Let's start the solution by substituting \(\cos x = t\). This implies that \(-\sin x\, dx = dt\). After this substitution, the integral becomes \[\int \frac{t}{1 + (1 - t^{2})}(-dt)\].

In this step, simplify the obtained integral. When simplifying, you get \[\int \frac{-t dt}{2 - t^{2}}\].

Evaluate the integral using the rule for the integral \(\int \frac{du}{a^{2} - u^{2}} = \frac{1}{a}\ln |\frac{a + u}{a - u}|\) for \(u = t\) and \(a = \sqrt{2}\). After applying this rule, the outcome becomes \[-\frac{1}{\sqrt{2}} \ln \left|\frac{\sqrt{2} + t}{\sqrt{2} - t}\right| + C\].
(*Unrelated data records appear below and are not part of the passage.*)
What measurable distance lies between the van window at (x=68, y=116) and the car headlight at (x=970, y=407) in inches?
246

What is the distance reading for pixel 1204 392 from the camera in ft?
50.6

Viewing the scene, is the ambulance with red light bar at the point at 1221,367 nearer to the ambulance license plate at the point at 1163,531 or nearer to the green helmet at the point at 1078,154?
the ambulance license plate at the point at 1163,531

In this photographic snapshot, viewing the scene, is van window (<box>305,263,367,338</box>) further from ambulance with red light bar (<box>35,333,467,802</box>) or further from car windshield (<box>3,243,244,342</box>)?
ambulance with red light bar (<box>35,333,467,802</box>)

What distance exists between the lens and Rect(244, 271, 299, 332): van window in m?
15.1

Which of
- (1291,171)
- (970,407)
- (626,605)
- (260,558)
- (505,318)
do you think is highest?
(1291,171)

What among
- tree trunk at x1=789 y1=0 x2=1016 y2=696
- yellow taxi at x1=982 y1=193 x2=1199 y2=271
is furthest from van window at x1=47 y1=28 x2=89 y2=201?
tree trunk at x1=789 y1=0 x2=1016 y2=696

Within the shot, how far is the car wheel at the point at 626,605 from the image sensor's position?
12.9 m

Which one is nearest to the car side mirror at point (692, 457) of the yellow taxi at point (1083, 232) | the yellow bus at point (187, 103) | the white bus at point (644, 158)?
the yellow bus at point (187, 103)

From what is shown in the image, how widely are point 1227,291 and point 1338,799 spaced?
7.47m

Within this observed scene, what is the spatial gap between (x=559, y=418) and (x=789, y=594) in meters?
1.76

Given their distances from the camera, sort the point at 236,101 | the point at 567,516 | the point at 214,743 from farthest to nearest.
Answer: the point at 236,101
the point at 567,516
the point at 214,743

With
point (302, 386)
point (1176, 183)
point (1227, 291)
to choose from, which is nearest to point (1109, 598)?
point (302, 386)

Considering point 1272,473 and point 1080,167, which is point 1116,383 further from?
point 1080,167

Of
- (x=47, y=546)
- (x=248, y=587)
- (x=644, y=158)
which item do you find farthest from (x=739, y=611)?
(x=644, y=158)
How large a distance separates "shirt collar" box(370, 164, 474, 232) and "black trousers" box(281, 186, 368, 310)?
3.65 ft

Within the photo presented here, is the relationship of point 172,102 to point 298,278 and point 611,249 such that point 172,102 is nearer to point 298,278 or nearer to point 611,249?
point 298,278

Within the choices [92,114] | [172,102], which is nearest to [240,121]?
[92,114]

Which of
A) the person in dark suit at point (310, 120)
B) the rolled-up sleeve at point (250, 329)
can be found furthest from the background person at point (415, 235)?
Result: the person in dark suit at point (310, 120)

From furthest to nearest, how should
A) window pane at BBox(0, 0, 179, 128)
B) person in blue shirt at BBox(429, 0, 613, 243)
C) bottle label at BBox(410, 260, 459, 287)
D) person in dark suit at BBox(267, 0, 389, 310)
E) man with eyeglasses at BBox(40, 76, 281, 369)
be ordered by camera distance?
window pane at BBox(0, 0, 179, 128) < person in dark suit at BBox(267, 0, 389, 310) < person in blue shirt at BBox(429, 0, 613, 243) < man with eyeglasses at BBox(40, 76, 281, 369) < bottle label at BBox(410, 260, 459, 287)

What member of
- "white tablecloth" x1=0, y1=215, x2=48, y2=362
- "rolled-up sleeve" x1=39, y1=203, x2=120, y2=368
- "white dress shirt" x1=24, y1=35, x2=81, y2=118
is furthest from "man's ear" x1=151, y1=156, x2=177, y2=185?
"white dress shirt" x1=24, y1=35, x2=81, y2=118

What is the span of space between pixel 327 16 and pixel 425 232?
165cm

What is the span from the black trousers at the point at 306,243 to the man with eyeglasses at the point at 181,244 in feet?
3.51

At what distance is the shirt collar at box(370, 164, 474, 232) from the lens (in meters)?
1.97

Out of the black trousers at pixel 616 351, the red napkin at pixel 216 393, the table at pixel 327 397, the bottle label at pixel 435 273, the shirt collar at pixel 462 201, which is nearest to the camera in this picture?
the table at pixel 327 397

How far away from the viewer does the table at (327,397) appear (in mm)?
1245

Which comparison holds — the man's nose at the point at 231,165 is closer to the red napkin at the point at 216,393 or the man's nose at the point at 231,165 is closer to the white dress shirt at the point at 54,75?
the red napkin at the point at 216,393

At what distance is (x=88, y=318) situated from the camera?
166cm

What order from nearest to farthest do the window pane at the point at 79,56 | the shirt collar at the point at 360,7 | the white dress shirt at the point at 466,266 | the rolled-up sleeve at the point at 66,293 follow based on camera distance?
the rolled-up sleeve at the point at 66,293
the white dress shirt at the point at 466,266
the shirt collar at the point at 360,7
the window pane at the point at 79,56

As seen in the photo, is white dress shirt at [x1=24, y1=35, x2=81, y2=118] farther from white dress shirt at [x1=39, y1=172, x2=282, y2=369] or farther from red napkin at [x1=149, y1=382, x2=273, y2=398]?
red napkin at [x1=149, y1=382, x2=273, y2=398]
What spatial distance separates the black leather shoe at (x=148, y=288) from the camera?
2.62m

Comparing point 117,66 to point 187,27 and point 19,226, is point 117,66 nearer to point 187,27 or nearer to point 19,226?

In this step, replace \(t\) with \(\cos x\). The result is \[-\frac{1}{\sqrt{2}} \ln \left|\frac{\sqrt{2} + \cos x}{\sqrt{2} - \cos x}\right| + C\].

Finally, find the value for the definite integral. Using the variables of integration we have \(-\frac{\pi}{2}\) to \(\frac{\pi}{2}\). After applying these limits, the result is 0, because the function is an odd function and the limits are symmetrical around 0.